Ferromagnetic behavior of non-stoichiometric ZnS microspheres with a nanoplate-netted surface

Abstract

Undoped ZnS microspheres with a size of 4–5 μm were produced using a hydrothermal method with different ratios of Zn and S precursors. Structural and morphological measurements show that the sphalerite ZnS microspheres have a cavity surface self-assembled with nanoplates with a thickness of 20–30 nm. Experimentally measured magnetic hysteresis curves for the undoped ZnS microspheres clearly indicate ferromagnetic behavior at room temperature with a saturation magnetization M_s = 3.66 and 1.566 memu g⁻¹ for an atomic ratio of Zn to S equal to 0.966 and 1.32, respectively.
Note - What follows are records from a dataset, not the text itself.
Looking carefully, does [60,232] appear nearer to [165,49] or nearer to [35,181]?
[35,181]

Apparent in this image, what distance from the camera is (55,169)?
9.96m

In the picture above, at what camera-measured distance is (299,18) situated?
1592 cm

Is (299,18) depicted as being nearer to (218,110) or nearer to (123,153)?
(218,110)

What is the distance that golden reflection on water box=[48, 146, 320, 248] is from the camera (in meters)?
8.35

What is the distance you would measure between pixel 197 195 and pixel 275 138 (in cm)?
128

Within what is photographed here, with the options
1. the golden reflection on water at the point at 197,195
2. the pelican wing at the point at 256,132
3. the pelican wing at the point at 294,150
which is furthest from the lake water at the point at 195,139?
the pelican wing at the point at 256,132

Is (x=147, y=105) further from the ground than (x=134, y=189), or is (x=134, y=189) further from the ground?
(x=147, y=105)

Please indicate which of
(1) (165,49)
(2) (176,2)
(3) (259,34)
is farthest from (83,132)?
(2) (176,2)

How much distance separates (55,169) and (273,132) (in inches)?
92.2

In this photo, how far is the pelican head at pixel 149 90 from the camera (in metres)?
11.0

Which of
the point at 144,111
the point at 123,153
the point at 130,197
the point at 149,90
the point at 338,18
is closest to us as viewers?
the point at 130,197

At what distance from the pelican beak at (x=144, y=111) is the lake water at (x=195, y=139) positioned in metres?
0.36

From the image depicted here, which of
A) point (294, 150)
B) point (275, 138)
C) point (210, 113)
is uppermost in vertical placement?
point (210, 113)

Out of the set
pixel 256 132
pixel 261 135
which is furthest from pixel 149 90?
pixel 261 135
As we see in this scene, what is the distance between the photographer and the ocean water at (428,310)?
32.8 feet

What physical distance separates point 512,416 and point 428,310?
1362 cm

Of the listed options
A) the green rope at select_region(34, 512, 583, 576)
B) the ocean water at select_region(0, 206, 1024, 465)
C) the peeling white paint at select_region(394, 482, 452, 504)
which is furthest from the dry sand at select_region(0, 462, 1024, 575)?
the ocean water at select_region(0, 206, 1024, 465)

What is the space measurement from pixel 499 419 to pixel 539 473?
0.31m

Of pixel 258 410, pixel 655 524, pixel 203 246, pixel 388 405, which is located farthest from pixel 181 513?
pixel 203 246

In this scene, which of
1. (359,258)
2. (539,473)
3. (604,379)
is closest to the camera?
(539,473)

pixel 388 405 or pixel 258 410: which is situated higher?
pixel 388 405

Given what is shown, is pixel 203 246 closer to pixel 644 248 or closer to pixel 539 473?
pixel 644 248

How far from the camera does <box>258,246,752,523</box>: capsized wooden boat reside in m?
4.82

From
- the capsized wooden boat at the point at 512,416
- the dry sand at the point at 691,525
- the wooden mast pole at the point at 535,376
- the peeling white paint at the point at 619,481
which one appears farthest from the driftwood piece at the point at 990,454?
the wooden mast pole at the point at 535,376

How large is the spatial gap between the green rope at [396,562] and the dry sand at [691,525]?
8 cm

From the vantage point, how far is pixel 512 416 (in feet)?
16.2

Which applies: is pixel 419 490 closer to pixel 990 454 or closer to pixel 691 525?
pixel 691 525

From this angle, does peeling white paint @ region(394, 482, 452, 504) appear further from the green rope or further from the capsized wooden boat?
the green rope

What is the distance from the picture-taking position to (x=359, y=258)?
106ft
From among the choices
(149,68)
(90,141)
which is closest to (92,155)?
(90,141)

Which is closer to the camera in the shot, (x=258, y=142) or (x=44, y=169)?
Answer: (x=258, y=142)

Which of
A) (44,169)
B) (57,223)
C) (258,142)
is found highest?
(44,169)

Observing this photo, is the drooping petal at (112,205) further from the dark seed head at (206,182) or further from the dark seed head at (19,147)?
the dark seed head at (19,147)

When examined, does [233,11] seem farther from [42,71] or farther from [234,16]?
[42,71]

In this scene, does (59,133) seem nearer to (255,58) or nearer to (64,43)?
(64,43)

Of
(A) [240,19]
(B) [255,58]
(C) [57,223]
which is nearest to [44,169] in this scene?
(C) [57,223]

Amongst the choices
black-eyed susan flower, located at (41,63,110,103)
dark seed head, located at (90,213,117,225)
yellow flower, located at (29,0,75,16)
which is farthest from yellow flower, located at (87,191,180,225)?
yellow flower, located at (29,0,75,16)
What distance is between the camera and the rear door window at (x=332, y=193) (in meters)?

The calculations based on density functional theory within the generalized gradient approximation + Hubbard U (GGA + U) approach demonstrated that the ZnS (111) surface with Zn vacancies produces a ferromagnetic state with a magnetic moment per unit cell of 2.0 μ_B; the defective ZnS (111) surface with mixed Zn and S vacancies has a reduced magnetic moment of 1.12 μ_B because of the structural reconstruction, while the defective ZnS (111) surface with only S vacancies is non-magnetic. The observed weak ferromagnetism for the ZnS microspheres can be ascribed to the Zn vacancies and the cavity surface; the latter results in a large number of unsaturated bonds for the S and Zn atoms at the interfacial and surface regions. These studies will be helpful for understanding the d⁰ ferromagnetism.